Khaligh, Alireza

Alireza Khaligh

Assistant Professor

Electrical and Computer Engineering

A. James Clark School of Engineering


Statement of energy interests and expertise: 

Alireza Khaligh is an Assistant Professor and Director of the Power Electronic, Energy Harvesting and Renewable Energies Laboratory (PEHREL) at the Electrical and Computer Engineering Department in the University of Maryland at College Park (UMCP). 

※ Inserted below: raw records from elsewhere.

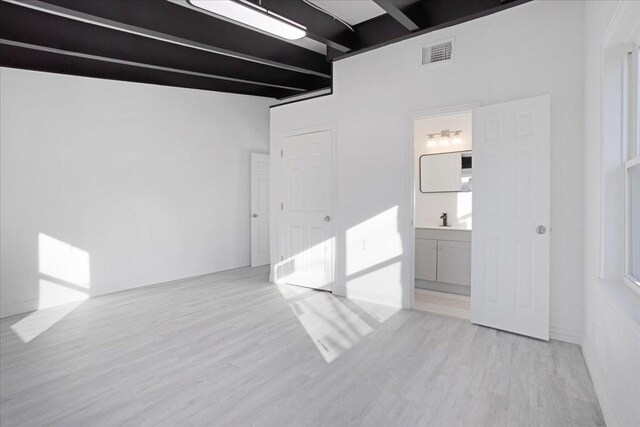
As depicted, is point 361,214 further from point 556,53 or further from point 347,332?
point 556,53

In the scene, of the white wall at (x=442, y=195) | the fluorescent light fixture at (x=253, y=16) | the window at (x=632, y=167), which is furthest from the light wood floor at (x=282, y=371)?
the fluorescent light fixture at (x=253, y=16)

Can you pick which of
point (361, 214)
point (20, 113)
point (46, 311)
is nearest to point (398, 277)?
point (361, 214)

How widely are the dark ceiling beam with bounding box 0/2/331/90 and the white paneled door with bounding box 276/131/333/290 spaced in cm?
104

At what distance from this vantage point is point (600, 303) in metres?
2.13

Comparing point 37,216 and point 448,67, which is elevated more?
point 448,67

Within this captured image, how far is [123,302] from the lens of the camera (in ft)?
13.9

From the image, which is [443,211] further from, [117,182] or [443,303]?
[117,182]

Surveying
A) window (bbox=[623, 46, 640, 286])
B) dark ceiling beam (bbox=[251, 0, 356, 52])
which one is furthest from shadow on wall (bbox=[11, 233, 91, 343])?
window (bbox=[623, 46, 640, 286])

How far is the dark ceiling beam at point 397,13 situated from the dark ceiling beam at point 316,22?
0.75 metres

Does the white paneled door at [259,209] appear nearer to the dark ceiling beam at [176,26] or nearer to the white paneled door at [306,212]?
the white paneled door at [306,212]

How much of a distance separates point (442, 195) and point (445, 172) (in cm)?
34

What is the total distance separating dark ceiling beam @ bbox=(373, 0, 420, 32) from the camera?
286 centimetres

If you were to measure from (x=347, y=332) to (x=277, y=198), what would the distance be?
98.9 inches

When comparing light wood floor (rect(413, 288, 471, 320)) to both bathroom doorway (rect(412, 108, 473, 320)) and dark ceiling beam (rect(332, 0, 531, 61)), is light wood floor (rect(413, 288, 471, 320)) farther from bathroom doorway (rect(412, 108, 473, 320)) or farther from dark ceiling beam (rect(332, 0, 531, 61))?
dark ceiling beam (rect(332, 0, 531, 61))
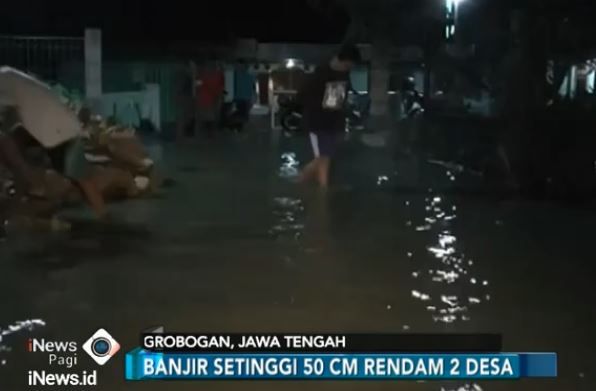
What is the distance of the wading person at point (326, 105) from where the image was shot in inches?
424

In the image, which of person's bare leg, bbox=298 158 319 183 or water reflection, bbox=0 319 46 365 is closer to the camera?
water reflection, bbox=0 319 46 365

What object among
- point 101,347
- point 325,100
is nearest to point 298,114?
point 325,100

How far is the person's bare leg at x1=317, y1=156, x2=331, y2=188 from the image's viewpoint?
10.8m

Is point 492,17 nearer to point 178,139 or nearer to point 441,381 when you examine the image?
point 178,139

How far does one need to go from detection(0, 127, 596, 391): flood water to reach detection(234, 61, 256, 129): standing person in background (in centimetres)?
1212

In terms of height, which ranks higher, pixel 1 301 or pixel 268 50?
pixel 268 50

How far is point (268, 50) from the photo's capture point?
969 inches

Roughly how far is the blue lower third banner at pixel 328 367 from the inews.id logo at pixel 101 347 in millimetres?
172

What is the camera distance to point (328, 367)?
485cm

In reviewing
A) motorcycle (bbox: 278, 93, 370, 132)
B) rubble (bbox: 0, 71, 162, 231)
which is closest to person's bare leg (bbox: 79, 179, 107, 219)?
rubble (bbox: 0, 71, 162, 231)

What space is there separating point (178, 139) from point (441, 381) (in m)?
14.0

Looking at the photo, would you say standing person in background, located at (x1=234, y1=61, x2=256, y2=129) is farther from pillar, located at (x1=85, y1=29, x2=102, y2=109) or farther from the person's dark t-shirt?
the person's dark t-shirt

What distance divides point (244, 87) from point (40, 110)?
15621mm

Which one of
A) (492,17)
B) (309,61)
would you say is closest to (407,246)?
(492,17)
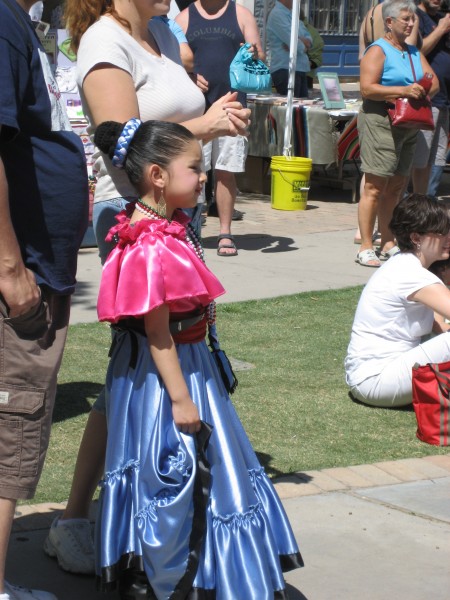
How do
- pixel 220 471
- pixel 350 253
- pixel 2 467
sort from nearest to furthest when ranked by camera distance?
1. pixel 2 467
2. pixel 220 471
3. pixel 350 253

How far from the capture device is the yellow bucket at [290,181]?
1080cm

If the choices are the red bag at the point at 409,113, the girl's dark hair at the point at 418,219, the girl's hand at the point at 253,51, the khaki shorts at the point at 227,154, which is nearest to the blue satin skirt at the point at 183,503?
the girl's dark hair at the point at 418,219

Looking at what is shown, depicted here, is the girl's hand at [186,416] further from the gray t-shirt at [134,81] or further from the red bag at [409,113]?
the red bag at [409,113]

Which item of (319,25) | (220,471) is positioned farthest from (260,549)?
(319,25)

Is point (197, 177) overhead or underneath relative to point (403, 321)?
overhead

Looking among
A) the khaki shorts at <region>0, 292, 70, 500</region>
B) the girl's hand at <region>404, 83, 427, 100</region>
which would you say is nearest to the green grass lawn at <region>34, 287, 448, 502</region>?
the khaki shorts at <region>0, 292, 70, 500</region>

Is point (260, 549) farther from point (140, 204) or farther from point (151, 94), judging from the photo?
point (151, 94)

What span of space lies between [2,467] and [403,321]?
9.28 ft

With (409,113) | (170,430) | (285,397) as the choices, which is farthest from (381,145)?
(170,430)

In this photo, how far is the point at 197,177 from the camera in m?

Dr. Khaligh’s major research interests include (a) modeling, analysis, design, and control of power electronic interfaces for plug-in electric vehicles, (b) energy harvesting from human and machine motion, (c) grid integration of renewable energy sources, and (d) smart grid.
Dr. Khaligh’s group has developed an integrated reduced-part 15kW level 2 charging interface for plug-in hybrid electric vehicles. This converter uses minimum number of circuit components offering a unique cost-effective solution. It is capable of operating with a wide single phase charging voltage range including 120/220/240 VAC. The results of the analysis verify that a power factor above 0.995 and a THD of 4.55% can be achieved in all operating modes such as charging, motoring, and regenerative braking.  
Dr. Khaligh’s research group is collaborating with Genovation Cars Inc. to investigate, propose, model and develop an actively controlled battery/ultra-capacitor system for G2 Electric Car. The goal is to decrease battery size and increase battery lifetime, while improving the efficiency of the vehicles through more efficient regenerative braking.
The research on grid-integration of plug-in electric vehicles and renewable energy systems is focused on developing high fidelity mathematical models of power market operations under various uncertainties to investigate the economic and environmental impact of PEV and wind energy penetration.  
The research on Biomechanical energy harvesting is being conducted on novel high power density, electromagnetic energy harvesting technologies. The research involves studying unique integrated power electronic interfaces capable of maximizing the extracted power over wide frequency ranges compatible with nonlinear human motions.